酒蔵の印象というのは大きな木樽がいくつも並び、天井や梁には古いカビのような物がびっしりあるような処という印象がありませんか?酒のラベルに「蔵付酵母」なんていう言葉が書いてあったりすると、蔵に自然に住みついた天然酵母なら美味しいお酒ができるに違いない・・・なぁぁんて単純に美化して考えてしまいそうですが、今の酵母はまさにバイオの時代です。試験場で大切に培養された純粋な酵母によって安定した美味しいお酒ができるのです。

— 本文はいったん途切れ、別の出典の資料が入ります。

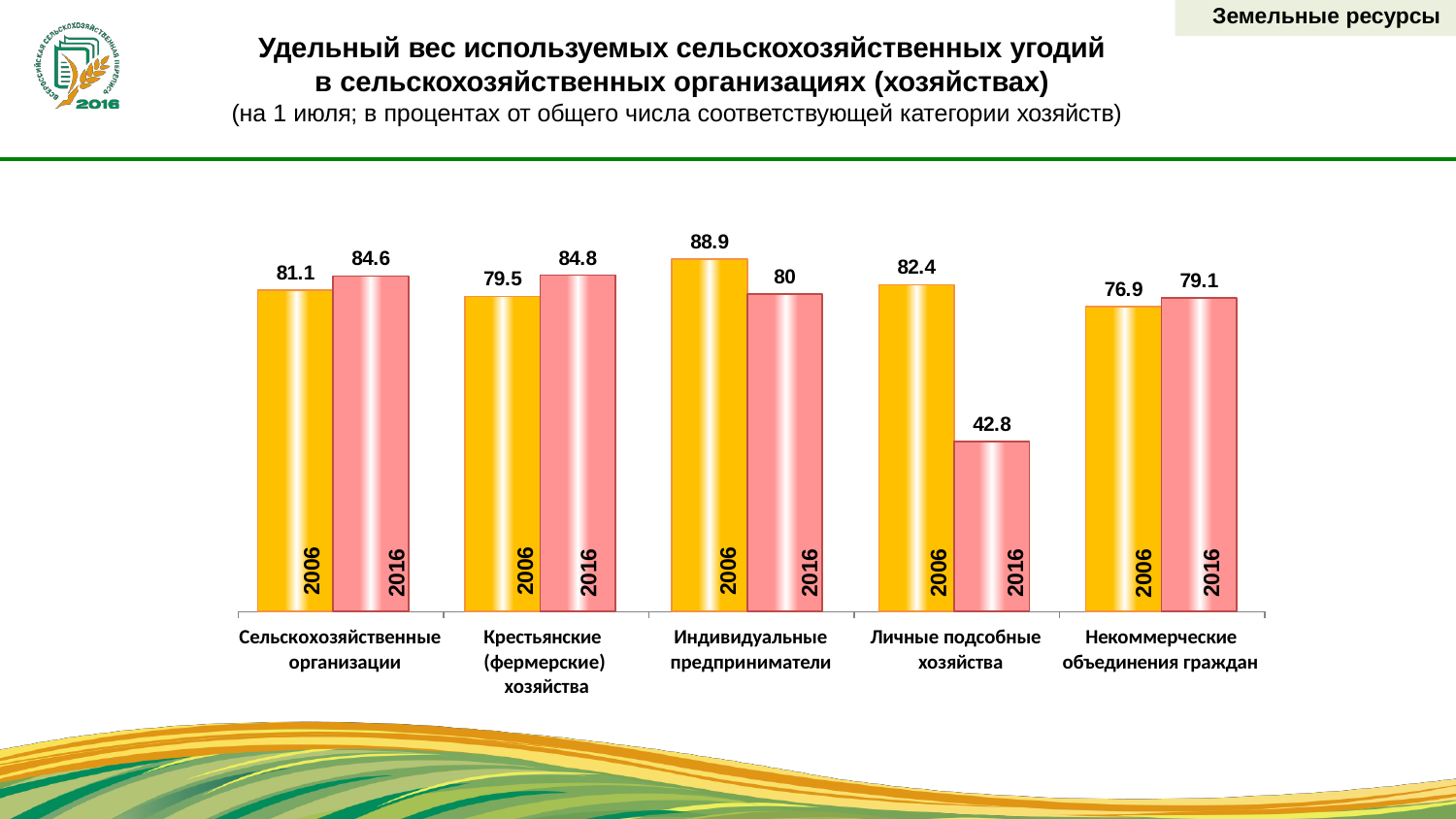
How many categories of farms are shown on the x axis? 5 What is the difference between the 2006 and 2016 values for Личные подсобные хозяйства? 39.6 What is the value for Некоммерческие объединения граждан in 2006? 76.9 What is the value for Индивидуальные предприниматели in 2016? 80 What is the value for Личные подсобные хозяйства in 2016? 42.8 Which category has the highest value in 2006? Индивидуальные предприниматели Which category has the lowest value in 2016? Личные подсобные хозяйства What is the difference between the 2016 and 2006 values for Крестьянские (фермерские) хозяйства? 5.3 How many years are compared for each category? 2 What kind of chart is shown on the slide? bar chart What is the value for Сельскохозяйственные организации in 2006? 81.1 Which is larger for Индивидуальные предприниматели: the 2006 value or the 2016 value? 2006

酵母はお酒の質を左右する極めて大切な要素です。静岡のお酒が全国的に見ても全体でかなり高いレベルのお酒を造る蔵がそろっているというのは、まさにこの酵母のおかげであるといわれています。沼津の県工業技術センターの所長さんであった河村傳兵衛さんが昭和60年代に造られた「静岡酵母」によって静岡の各蔵のレベルが飛躍的に延び、桶売りに頼るような蔵が極めて少ない地域になりました。その後、全国でも県単位で酵母が造られ各地元の酒蔵に大きな影響を与えているという傾向がでていると聞きます。


繊細な生き物である酵母を操るからこそ、蔵は雑菌のない清潔な環境でなくてはなりませんし、酵母は試験場で化学的に育てられなければなりません。とかく、酒造りは伝統的な仕事に思われがですが、昔は酵母の作用が明確把握できなくて桶一本がすべて台無しになったり、下手をすると蔵全体に雑菌がいきわたってしまって杜氏が夜逃げをするというような事態まであったそうです。まさに熟練杜氏でなければ毎年安定した酒造りができなかったのは経験だけしか頼るところがなかったからそこなのですね。現在のように技術が向上し、科学的に酵母の作用や味わいの違いが解明されてくると、素人がイメージだけで美化した酒造りとは違うレベルで美味しいお酒が造られていると考えて間違いありません。


今注目を集めている若い造り手が、東京農大などで醸造学を学んだ経験を生かしているというのも、今の時代を象徴しているように思います。